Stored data

::::::::

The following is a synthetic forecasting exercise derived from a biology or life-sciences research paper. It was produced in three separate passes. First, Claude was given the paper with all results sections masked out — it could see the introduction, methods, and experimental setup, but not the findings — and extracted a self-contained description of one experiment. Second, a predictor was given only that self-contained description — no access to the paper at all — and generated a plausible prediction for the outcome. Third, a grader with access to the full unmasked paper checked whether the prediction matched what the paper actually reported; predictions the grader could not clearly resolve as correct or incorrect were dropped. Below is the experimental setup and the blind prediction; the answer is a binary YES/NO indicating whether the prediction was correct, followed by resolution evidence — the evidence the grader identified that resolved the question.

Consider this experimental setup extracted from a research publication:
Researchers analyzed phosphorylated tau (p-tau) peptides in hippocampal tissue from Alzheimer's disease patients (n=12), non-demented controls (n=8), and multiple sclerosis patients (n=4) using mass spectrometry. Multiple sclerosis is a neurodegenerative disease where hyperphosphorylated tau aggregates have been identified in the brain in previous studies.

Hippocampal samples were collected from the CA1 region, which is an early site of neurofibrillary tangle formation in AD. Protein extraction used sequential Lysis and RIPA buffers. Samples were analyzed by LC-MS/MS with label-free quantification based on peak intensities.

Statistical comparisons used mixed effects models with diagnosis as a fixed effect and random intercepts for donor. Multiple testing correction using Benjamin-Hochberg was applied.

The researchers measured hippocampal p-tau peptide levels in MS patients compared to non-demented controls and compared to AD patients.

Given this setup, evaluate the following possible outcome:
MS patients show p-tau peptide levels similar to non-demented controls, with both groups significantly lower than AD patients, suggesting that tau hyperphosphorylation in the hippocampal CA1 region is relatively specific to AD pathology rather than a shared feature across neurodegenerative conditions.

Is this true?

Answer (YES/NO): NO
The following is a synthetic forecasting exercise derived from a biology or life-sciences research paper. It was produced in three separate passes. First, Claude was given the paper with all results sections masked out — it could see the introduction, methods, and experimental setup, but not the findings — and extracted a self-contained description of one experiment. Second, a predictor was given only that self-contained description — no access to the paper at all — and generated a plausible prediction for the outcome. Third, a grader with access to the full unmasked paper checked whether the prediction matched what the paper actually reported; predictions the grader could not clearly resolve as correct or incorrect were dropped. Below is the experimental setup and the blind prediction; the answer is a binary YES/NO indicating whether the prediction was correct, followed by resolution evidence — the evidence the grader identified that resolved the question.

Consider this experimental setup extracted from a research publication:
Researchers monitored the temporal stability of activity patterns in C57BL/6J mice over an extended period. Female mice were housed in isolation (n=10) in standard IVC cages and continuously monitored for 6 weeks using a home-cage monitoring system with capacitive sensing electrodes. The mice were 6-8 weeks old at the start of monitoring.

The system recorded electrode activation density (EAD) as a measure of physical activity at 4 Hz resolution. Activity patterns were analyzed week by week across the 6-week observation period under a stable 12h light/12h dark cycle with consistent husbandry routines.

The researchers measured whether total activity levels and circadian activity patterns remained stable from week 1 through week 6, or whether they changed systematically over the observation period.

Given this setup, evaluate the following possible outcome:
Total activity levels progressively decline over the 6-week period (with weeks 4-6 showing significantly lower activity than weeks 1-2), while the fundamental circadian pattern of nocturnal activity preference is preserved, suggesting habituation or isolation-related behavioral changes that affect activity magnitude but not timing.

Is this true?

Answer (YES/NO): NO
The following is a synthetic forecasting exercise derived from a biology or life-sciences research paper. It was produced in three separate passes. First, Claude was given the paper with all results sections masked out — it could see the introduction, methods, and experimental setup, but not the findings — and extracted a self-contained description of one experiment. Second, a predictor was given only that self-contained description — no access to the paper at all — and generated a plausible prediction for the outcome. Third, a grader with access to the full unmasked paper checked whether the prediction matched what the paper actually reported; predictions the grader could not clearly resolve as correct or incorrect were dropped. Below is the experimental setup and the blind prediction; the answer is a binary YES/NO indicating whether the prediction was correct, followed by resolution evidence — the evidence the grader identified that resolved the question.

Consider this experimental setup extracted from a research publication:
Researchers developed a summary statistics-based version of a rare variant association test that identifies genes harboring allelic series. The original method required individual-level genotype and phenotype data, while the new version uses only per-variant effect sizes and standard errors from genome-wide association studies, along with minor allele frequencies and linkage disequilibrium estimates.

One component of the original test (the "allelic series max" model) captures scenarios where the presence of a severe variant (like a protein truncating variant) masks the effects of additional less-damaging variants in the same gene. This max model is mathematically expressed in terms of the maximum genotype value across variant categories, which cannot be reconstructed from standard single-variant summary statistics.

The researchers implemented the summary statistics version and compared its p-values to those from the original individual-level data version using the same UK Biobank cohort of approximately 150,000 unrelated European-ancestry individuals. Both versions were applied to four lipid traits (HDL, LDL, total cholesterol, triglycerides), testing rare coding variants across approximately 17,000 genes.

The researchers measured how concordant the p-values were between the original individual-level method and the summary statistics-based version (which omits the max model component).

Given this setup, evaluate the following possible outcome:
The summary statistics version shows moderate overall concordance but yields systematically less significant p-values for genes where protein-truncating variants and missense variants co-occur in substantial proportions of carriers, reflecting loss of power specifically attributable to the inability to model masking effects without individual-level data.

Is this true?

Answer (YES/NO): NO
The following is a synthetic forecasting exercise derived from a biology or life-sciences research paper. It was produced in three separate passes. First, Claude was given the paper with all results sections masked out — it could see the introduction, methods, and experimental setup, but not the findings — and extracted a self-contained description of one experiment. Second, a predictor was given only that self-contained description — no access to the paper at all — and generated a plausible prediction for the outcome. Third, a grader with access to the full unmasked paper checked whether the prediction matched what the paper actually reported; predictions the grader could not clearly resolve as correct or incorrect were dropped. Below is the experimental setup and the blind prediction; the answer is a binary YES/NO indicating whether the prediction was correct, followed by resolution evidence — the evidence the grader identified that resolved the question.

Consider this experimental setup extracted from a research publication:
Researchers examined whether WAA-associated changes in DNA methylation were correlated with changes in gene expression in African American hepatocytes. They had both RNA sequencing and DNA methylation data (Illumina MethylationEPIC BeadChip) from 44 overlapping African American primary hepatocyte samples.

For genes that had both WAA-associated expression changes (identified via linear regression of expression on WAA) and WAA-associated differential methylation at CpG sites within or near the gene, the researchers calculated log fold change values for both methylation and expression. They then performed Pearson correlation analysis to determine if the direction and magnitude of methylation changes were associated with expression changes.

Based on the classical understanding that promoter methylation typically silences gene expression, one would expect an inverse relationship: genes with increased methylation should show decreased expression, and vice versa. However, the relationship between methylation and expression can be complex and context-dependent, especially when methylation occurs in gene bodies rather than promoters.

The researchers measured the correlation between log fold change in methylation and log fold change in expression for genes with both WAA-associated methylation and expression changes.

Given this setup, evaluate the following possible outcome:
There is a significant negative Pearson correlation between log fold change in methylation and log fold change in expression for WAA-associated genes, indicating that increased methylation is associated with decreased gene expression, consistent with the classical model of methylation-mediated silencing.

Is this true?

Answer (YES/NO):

::::::::

- [WHAT IS NEEDED]
Each line of the data is to be restated exactly.

- [RESPONSE]
The following is a synthetic forecasting exercise derived from a biology or life-sciences research paper. It was produced in three separate passes. First, Claude was given the paper with all results sections masked out — it could see the introduction, methods, and experimental setup, but not the findings — and extracted a self-contained description of one experiment. Second, a predictor was given only that self-contained description — no access to the paper at all — and generated a plausible prediction for the outcome. Third, a grader with access to the full unmasked paper checked whether the prediction matched what the paper actually reported; predictions the grader could not clearly resolve as correct or incorrect were dropped. Below is the experimental setup and the blind prediction; the answer is a binary YES/NO indicating whether the prediction was correct, followed by resolution evidence — the evidence the grader identified that resolved the question.

Consider this experimental setup extracted from a research publication:
Researchers analyzed phosphorylated tau (p-tau) peptides in hippocampal tissue from Alzheimer's disease patients (n=12), non-demented controls (n=8), and multiple sclerosis patients (n=4) using mass spectrometry. Multiple sclerosis is a neurodegenerative disease where hyperphosphorylated tau aggregates have been identified in the brain in previous studies.

Hippocampal samples were collected from the CA1 region, which is an early site of neurofibrillary tangle formation in AD. Protein extraction used sequential Lysis and RIPA buffers. Samples were analyzed by LC-MS/MS with label-free quantification based on peak intensities.

Statistical comparisons used mixed effects models with diagnosis as a fixed effect and random intercepts for donor. Multiple testing correction using Benjamin-Hochberg was applied.

The researchers measured hippocampal p-tau peptide levels in MS patients compared to non-demented controls and compared to AD patients.

Given this setup, evaluate the following possible outcome:
MS patients show p-tau peptide levels similar to non-demented controls, with both groups significantly lower than AD patients, suggesting that tau hyperphosphorylation in the hippocampal CA1 region is relatively specific to AD pathology rather than a shared feature across neurodegenerative conditions.

Is this true?

Answer (YES/NO): NO
The following is a synthetic forecasting exercise derived from a biology or life-sciences research paper. It was produced in three separate passes. First, Claude was given the paper with all results sections masked out — it could see the introduction, methods, and experimental setup, but not the findings — and extracted a self-contained description of one experiment. Second, a predictor was given only that self-contained description — no access to the paper at all — and generated a plausible prediction for the outcome. Third, a grader with access to the full unmasked paper checked whether the prediction matched what the paper actually reported; predictions the grader could not clearly resolve as correct or incorrect were dropped. Below is the experimental setup and the blind prediction; the answer is a binary YES/NO indicating whether the prediction was correct, followed by resolution evidence — the evidence the grader identified that resolved the question.

Consider this experimental setup extracted from a research publication:
Researchers monitored the temporal stability of activity patterns in C57BL/6J mice over an extended period. Female mice were housed in isolation (n=10) in standard IVC cages and continuously monitored for 6 weeks using a home-cage monitoring system with capacitive sensing electrodes. The mice were 6-8 weeks old at the start of monitoring.

The system recorded electrode activation density (EAD) as a measure of physical activity at 4 Hz resolution. Activity patterns were analyzed week by week across the 6-week observation period under a stable 12h light/12h dark cycle with consistent husbandry routines.

The researchers measured whether total activity levels and circadian activity patterns remained stable from week 1 through week 6, or whether they changed systematically over the observation period.

Given this setup, evaluate the following possible outcome:
Total activity levels progressively decline over the 6-week period (with weeks 4-6 showing significantly lower activity than weeks 1-2), while the fundamental circadian pattern of nocturnal activity preference is preserved, suggesting habituation or isolation-related behavioral changes that affect activity magnitude but not timing.

Is this true?

Answer (YES/NO): NO
The following is a synthetic forecasting exercise derived from a biology or life-sciences research paper. It was produced in three separate passes. First, Claude was given the paper with all results sections masked out — it could see the introduction, methods, and experimental setup, but not the findings — and extracted a self-contained description of one experiment. Second, a predictor was given only that self-contained description — no access to the paper at all — and generated a plausible prediction for the outcome. Third, a grader with access to the full unmasked paper checked whether the prediction matched what the paper actually reported; predictions the grader could not clearly resolve as correct or incorrect were dropped. Below is the experimental setup and the blind prediction; the answer is a binary YES/NO indicating whether the prediction was correct, followed by resolution evidence — the evidence the grader identified that resolved the question.

Consider this experimental setup extracted from a research publication:
Researchers developed a summary statistics-based version of a rare variant association test that identifies genes harboring allelic series. The original method required individual-level genotype and phenotype data, while the new version uses only per-variant effect sizes and standard errors from genome-wide association studies, along with minor allele frequencies and linkage disequilibrium estimates.

One component of the original test (the "allelic series max" model) captures scenarios where the presence of a severe variant (like a protein truncating variant) masks the effects of additional less-damaging variants in the same gene. This max model is mathematically expressed in terms of the maximum genotype value across variant categories, which cannot be reconstructed from standard single-variant summary statistics.

The researchers implemented the summary statistics version and compared its p-values to those from the original individual-level data version using the same UK Biobank cohort of approximately 150,000 unrelated European-ancestry individuals. Both versions were applied to four lipid traits (HDL, LDL, total cholesterol, triglycerides), testing rare coding variants across approximately 17,000 genes.

The researchers measured how concordant the p-values were between the original individual-level method and the summary statistics-based version (which omits the max model component).

Given this setup, evaluate the following possible outcome:
The summary statistics version shows moderate overall concordance but yields systematically less significant p-values for genes where protein-truncating variants and missense variants co-occur in substantial proportions of carriers, reflecting loss of power specifically attributable to the inability to model masking effects without individual-level data.

Is this true?

Answer (YES/NO): NO
The following is a synthetic forecasting exercise derived from a biology or life-sciences research paper. It was produced in three separate passes. First, Claude was given the paper with all results sections masked out — it could see the introduction, methods, and experimental setup, but not the findings — and extracted a self-contained description of one experiment. Second, a predictor was given only that self-contained description — no access to the paper at all — and generated a plausible prediction for the outcome. Third, a grader with access to the full unmasked paper checked whether the prediction matched what the paper actually reported; predictions the grader could not clearly resolve as correct or incorrect were dropped. Below is the experimental setup and the blind prediction; the answer is a binary YES/NO indicating whether the prediction was correct, followed by resolution evidence — the evidence the grader identified that resolved the question.

Consider this experimental setup extracted from a research publication:
Researchers examined whether WAA-associated changes in DNA methylation were correlated with changes in gene expression in African American hepatocytes. They had both RNA sequencing and DNA methylation data (Illumina MethylationEPIC BeadChip) from 44 overlapping African American primary hepatocyte samples.

For genes that had both WAA-associated expression changes (identified via linear regression of expression on WAA) and WAA-associated differential methylation at CpG sites within or near the gene, the researchers calculated log fold change values for both methylation and expression. They then performed Pearson correlation analysis to determine if the direction and magnitude of methylation changes were associated with expression changes.

Based on the classical understanding that promoter methylation typically silences gene expression, one would expect an inverse relationship: genes with increased methylation should show decreased expression, and vice versa. However, the relationship between methylation and expression can be complex and context-dependent, especially when methylation occurs in gene bodies rather than promoters.

The researchers measured the correlation between log fold change in methylation and log fold change in expression for genes with both WAA-associated methylation and expression changes.

Given this setup, evaluate the following possible outcome:
There is a significant negative Pearson correlation between log fold change in methylation and log fold change in expression for WAA-associated genes, indicating that increased methylation is associated with decreased gene expression, consistent with the classical model of methylation-mediated silencing.

Is this true?

Answer (YES/NO):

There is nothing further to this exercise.